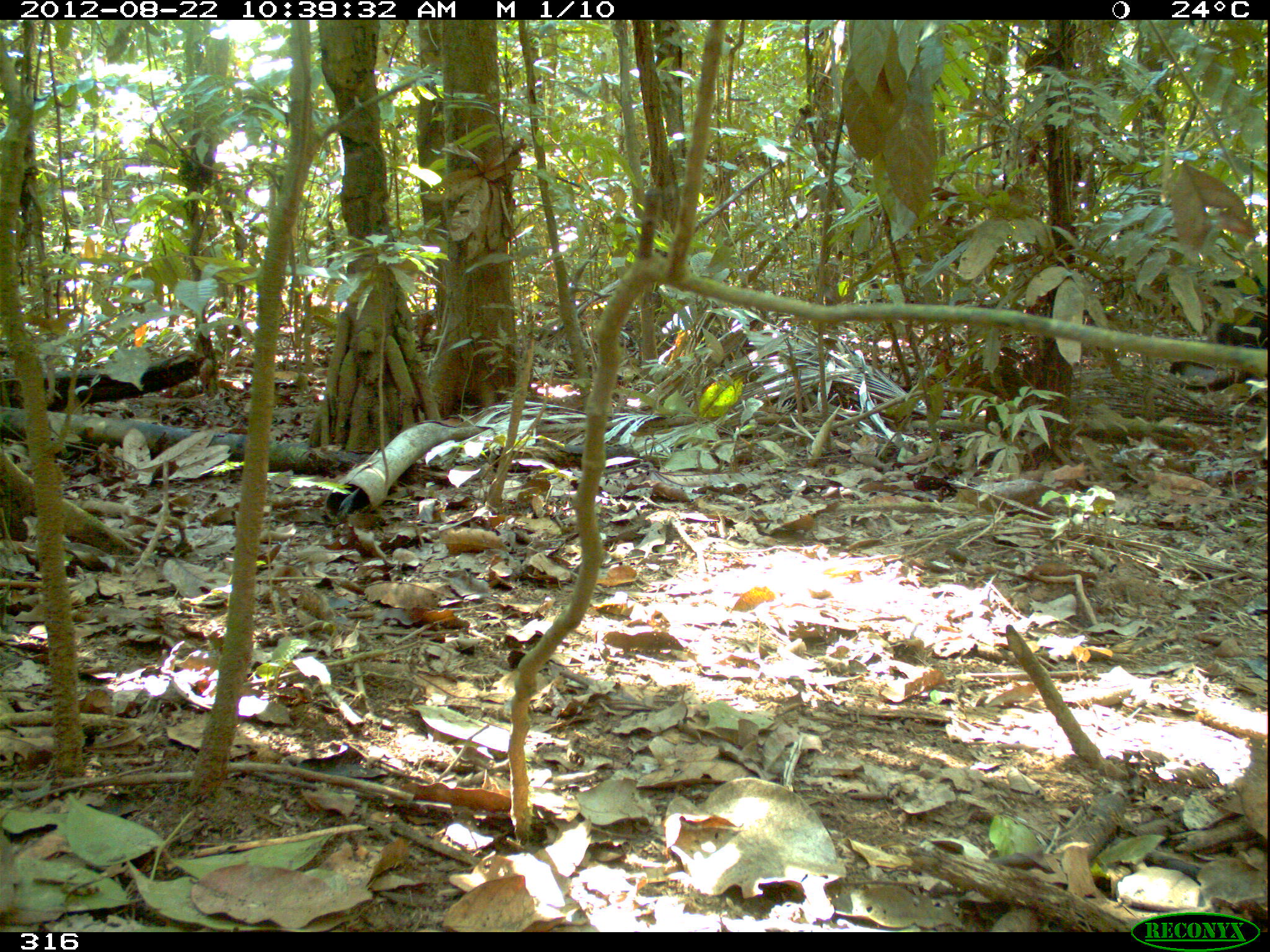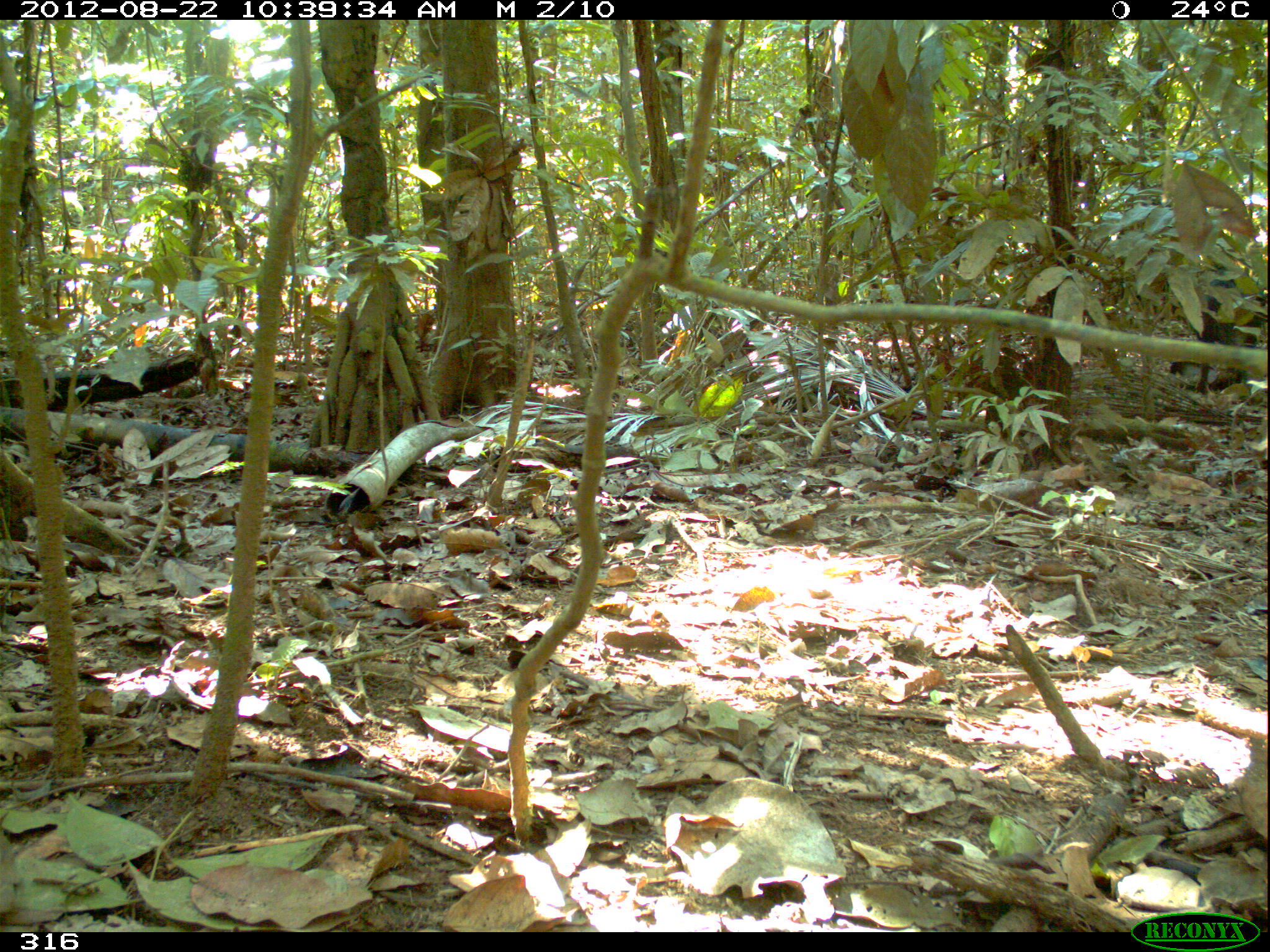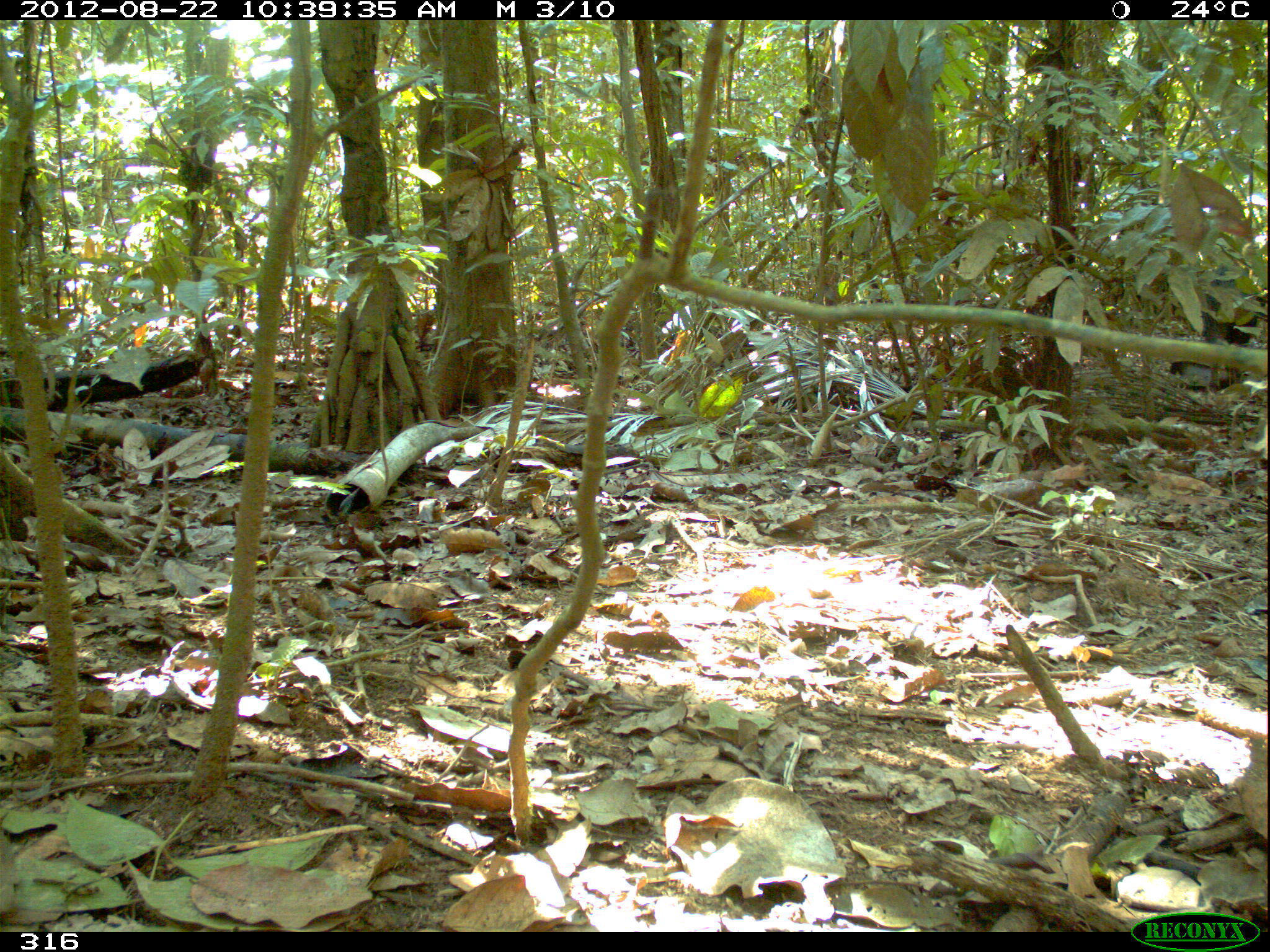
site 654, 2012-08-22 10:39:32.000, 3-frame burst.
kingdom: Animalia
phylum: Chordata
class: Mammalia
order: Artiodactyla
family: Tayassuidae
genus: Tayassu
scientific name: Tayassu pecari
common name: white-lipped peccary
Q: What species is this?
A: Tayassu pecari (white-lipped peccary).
...
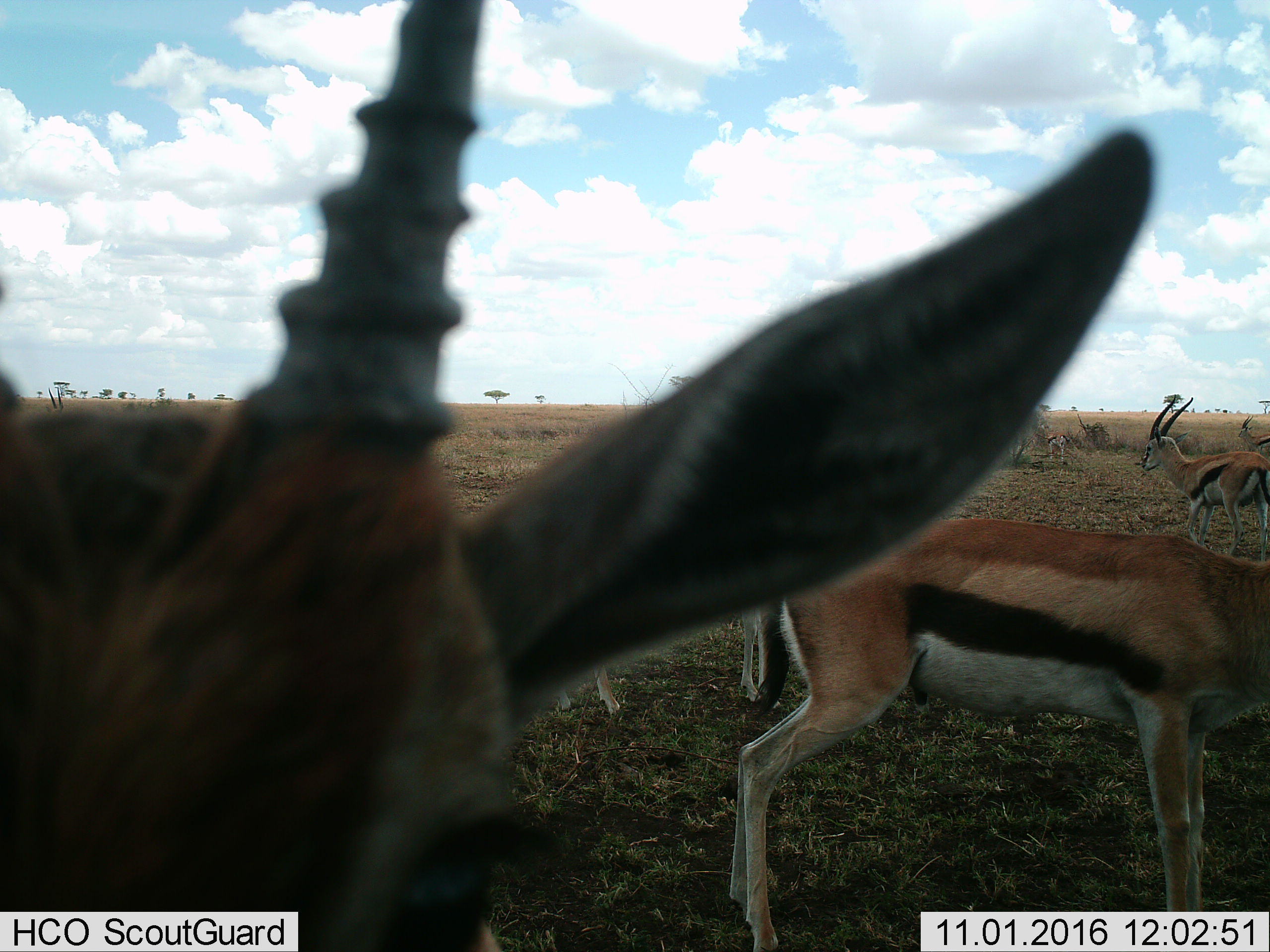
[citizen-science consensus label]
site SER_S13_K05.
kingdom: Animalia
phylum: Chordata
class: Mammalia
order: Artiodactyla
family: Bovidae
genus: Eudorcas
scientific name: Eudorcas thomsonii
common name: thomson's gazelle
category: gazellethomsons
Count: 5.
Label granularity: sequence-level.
--
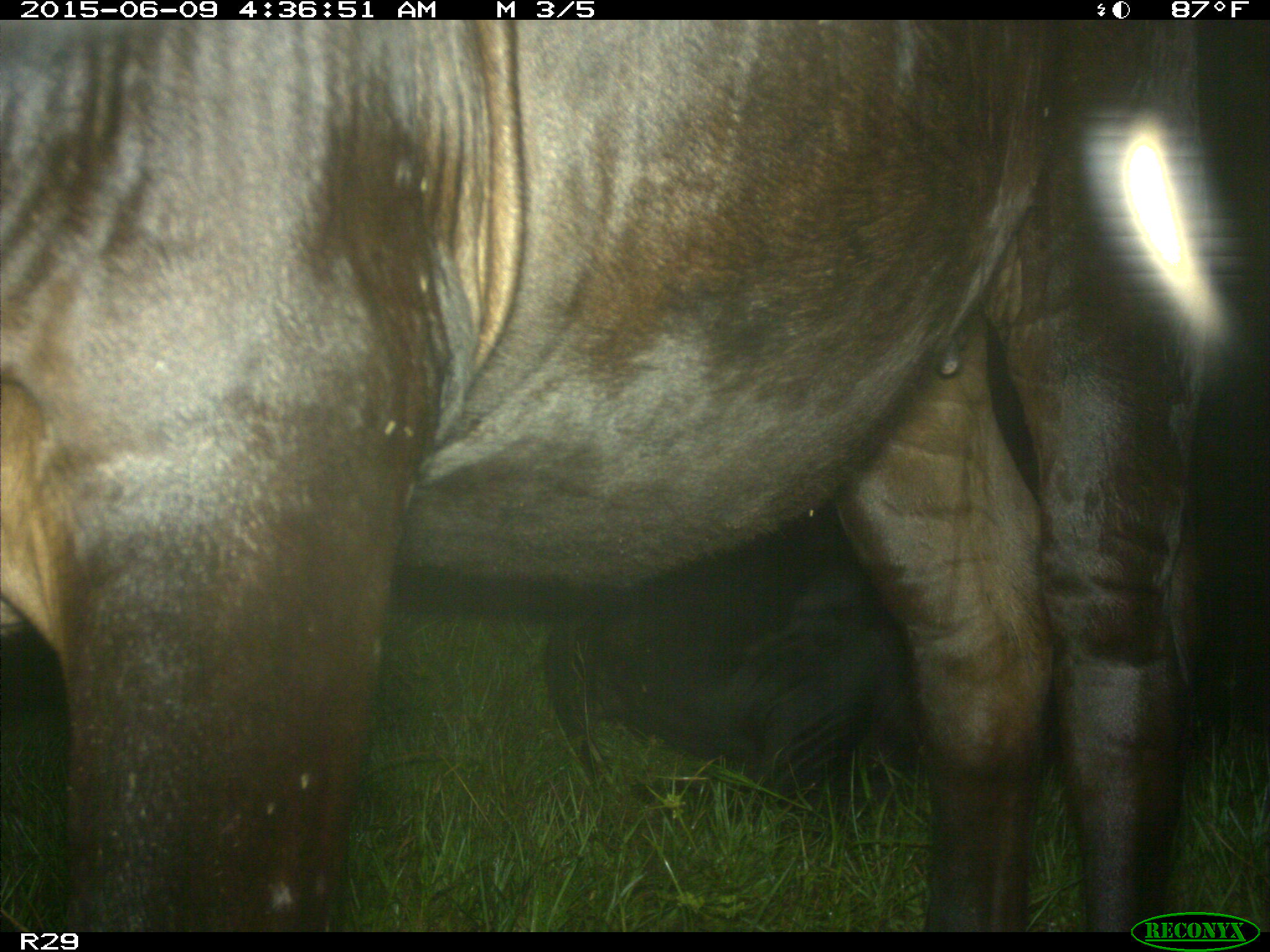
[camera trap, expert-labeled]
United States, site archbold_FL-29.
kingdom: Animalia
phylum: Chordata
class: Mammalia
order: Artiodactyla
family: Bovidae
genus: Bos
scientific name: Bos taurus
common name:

**ASSIGNMENT**
Set down, unchanged, only those lines above that fall between the line with "common name: thomson's gazelle" and the line with "Label granularity: sequence-level.", the two end lines included.

**REPLY TO THE TASK**
common name: thomson's gazelle
category: gazellethomsons
Count: 5.
Label granularity: sequence-level.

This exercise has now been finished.